Thursday, August 07, 2008

Lessons learned in the workplace

As many people know, on Wednesday nights I often revert to a de-stressing, more commonly known as mid-week tipples. I was a bit upset last night. Offended. We headed off to our local at around 9pm and proceeded to buy a drink. The barman (not the usual friendly has-a-crush-on-me one, I noted) would not serve us. It seems last week’s salt and pepper shaker stealing was not taken well. Note that it wasn’t me who did this, but a flatmate who moved to France on Tuesday.

Shock and shame reverberated through my system. People my age, sorry, my maturity level do not not get served in pubs. So, we went home and without further ado proceeded to drink the chardonnay in the fridge. Depression from being denied entry. After about 3 hours of talking crap I traipsed up to bed. Hence the reason why I’m tired, irritable and in possession of negative attention span.

Combined with the fact that I have the freedom of my own office (one thing they do not do to most people my age), this does not bode well at work.

Anyway, one of my tasks today (and I only did it because I love paramedics…uniforms….drool) was to locate hospitals with ED departments along a map route. Harder than it sounds. In a big organisation it can sometimes be damned near impossible to find the simplest things. And even harder to find competent people. At times I have groaned with frustration at the systems in place that make getting anything done very slow. And the bigger the department, the cloudier the water. I’m not talking about red tape, I’m talking about bad management at a local level, high staff turnover and lack of skills being passed on, inability to juggle the wider picture with small details, communication ineptness and all round INCOMPETENCE.

I'm not saying I work in a place like this but I have seen a bit here. And I can bag it because it's Australia, not New Zealand.

It is rampant everywhere. Some people are incompetent by choice, and some by nature. And some of them are actually smart enough to display much of the following:

1. They mask their incompetence by refusing to accept responsibility for any of their considerable mistakes – blaming them instead on temps, admin assistants, kiwis, and the young nice and vulnerable.
2. They carry themselves about with aplomb and a veneer of busy-ness and fluster, in order to delegate their more menial and mind-numbing tasks to you.
3. They are masters of subtle patronising, so that you always feel inadequate and incompetent around them. (And then leave their office feeling confused)
4. For some reason they have a close relationship with someone in charge, so that you have to endure your boss go on and on and on about how able this employee is. (You leave your bosses' office feeling even more baffled)
5. They are slow at responding to requests and they never seem to get anything done (especially if you're the one who asked for it).
6. In order to bitch their way up the work food-chain, they go mental when you make a tiny mistake. This once involved the ticking of a post-it (one that was a note to myself), when in fact it should have been half a tick. Long tedious story.
7. If someone is nasty to them like they deserve, they slowly start to slime the person off behind their back, and try to get you to do it too.
8. They are often late and take long, leisurely lunch breaks.
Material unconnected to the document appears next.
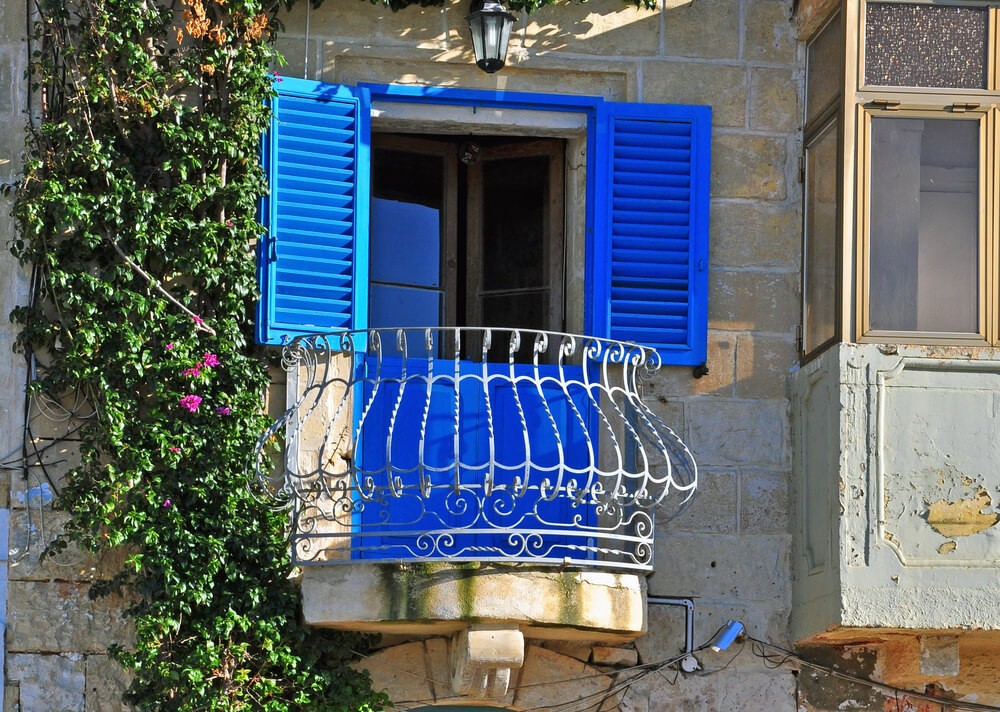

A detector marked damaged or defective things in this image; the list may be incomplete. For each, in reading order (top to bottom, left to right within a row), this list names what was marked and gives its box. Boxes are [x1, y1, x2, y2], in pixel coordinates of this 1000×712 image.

All this is done discreetly, though blindingly obvious if you observe for five minutes. Admittedly I only fully realised this with the benefit of hindsight.

These people are a pain in the friggin arse. I know that in the long run if I grit my teeth sometimes and take it up the ass from whoever pays my salary I'll be rewarded, as would anyone with a good bullshit threshold.

As for dealing with these characters, I think it's best to assert yourself early. Ignore the unsubstantiated side comments (be unaware: "sorry, did you just insult me/Sharon/Lorraine?") and just get the hell on with it. If you're so inclined, one day you'll be in charge (because complete idiots rarely become directors) and you can hire whoever the fuck you want.

Which could be a lot less with the right people. For these reasons I can understand why politicians like Phil Goff tend to do all their staff's work for them. The most able and noted directors I know rarely need a calendar; they prioritise and complete things without checklists and are bloody brilliant at it.

Fascinating thing, the workplace. Hell of a lot better than studying when in the right job.


David Seymour said...

I don't suppose any of this is making you question whether governments should be running things like health systems???

ps Recognise that writing style anywhere...

Little Red Riding Hood said...

Oh no, governments should definitely be running the health system. If it was privately run I think priorities would be different. I have noticed the difference with organisations that we work with. And that's all I'm saying.

I could have predicted your appearance with a stopwatch.